● Dataset excerpts:
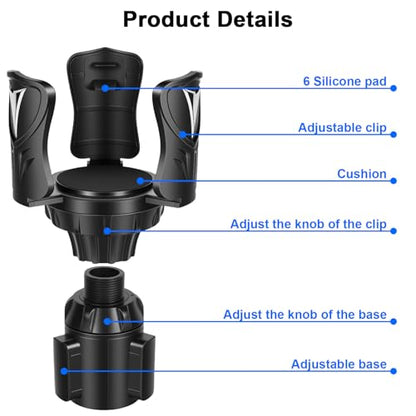 Car Cup Holder Expander, Large Cup Holder Adapter for Car, Water Bottle Holder Extender, Adjustable Drink Holder for Car Fits Yeti, Hydro Flask 24/32oz, Black
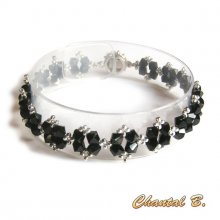 zwarte swarovski armband barok glans geweven kralen swarovski kristal zwart en zilver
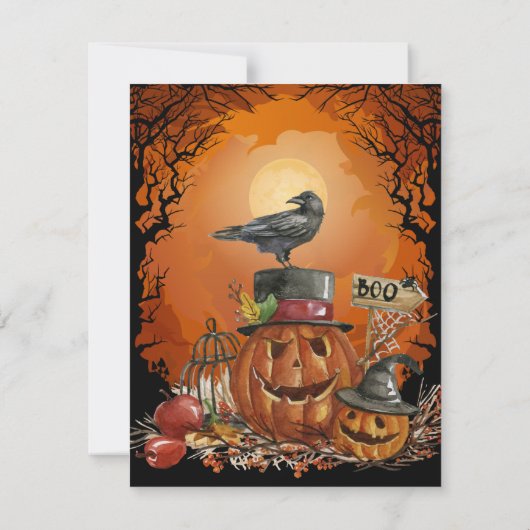 Invitation de la fête d'Halloween Raven (Dos)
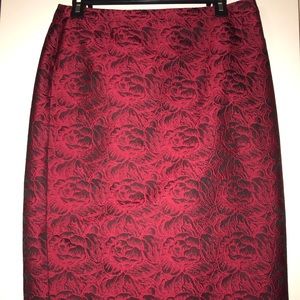 Red and black flower pattern Calvin Klein skirt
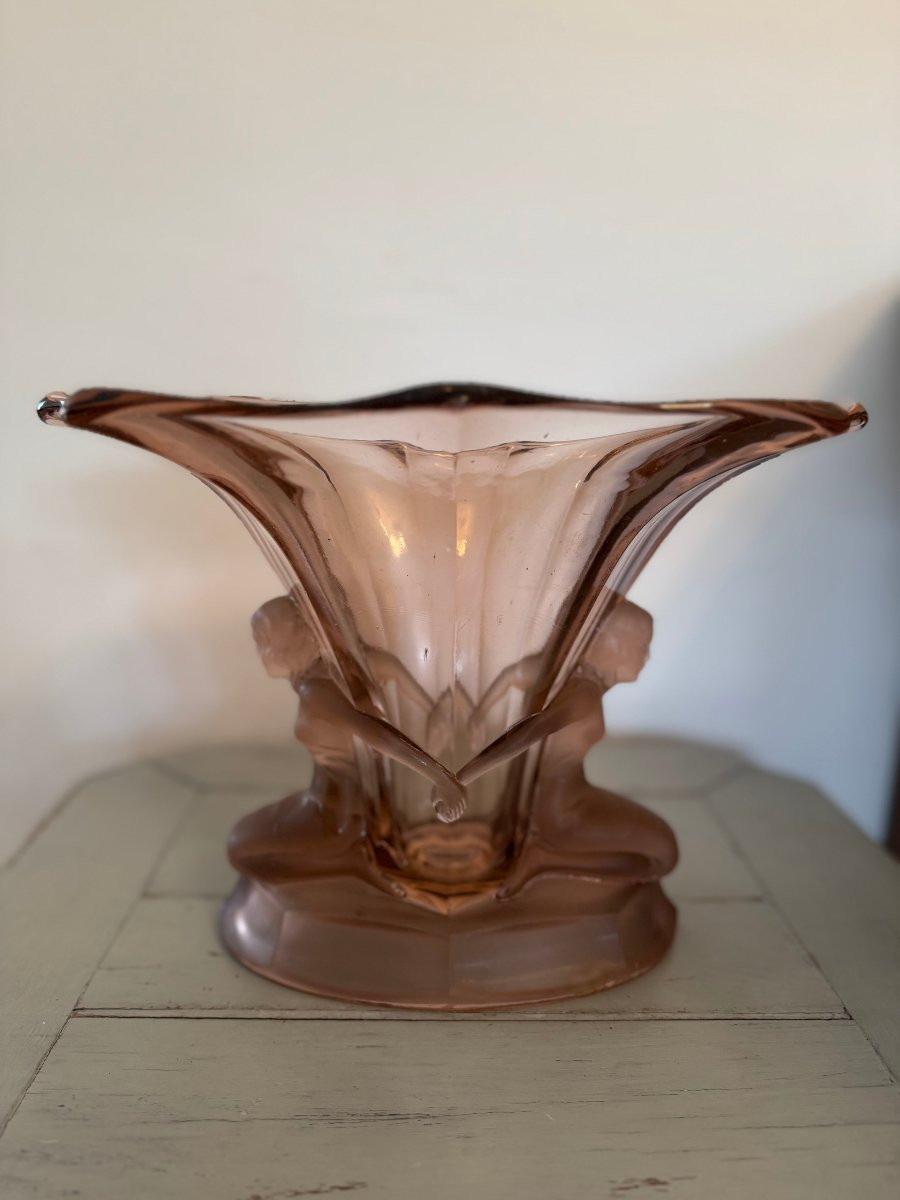 Antique Art Deco Windsor Vase By Walther & Söhne Circa 1930 Art Deco Molded Pressed Glass-photo-1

● Aim of the exercise: Output the text of every entry above verbatim, without the pictures.

● Exercise solution:
 Car Cup Holder Expander, Large Cup Holder Adapter for Car, Water Bottle Holder Extender, Adjustable Drink Holder for Car Fits Yeti, Hydro Flask 24/32oz, Black
 zwarte swarovski armband barok glans geweven kralen swarovski kristal zwart en zilver
 Invitation de la fête d'Halloween Raven (Dos)
 Red and black flower pattern Calvin Klein skirt
 Antique Art Deco Windsor Vase By Walther & Söhne Circa 1930 Art Deco Molded Pressed Glass-photo-1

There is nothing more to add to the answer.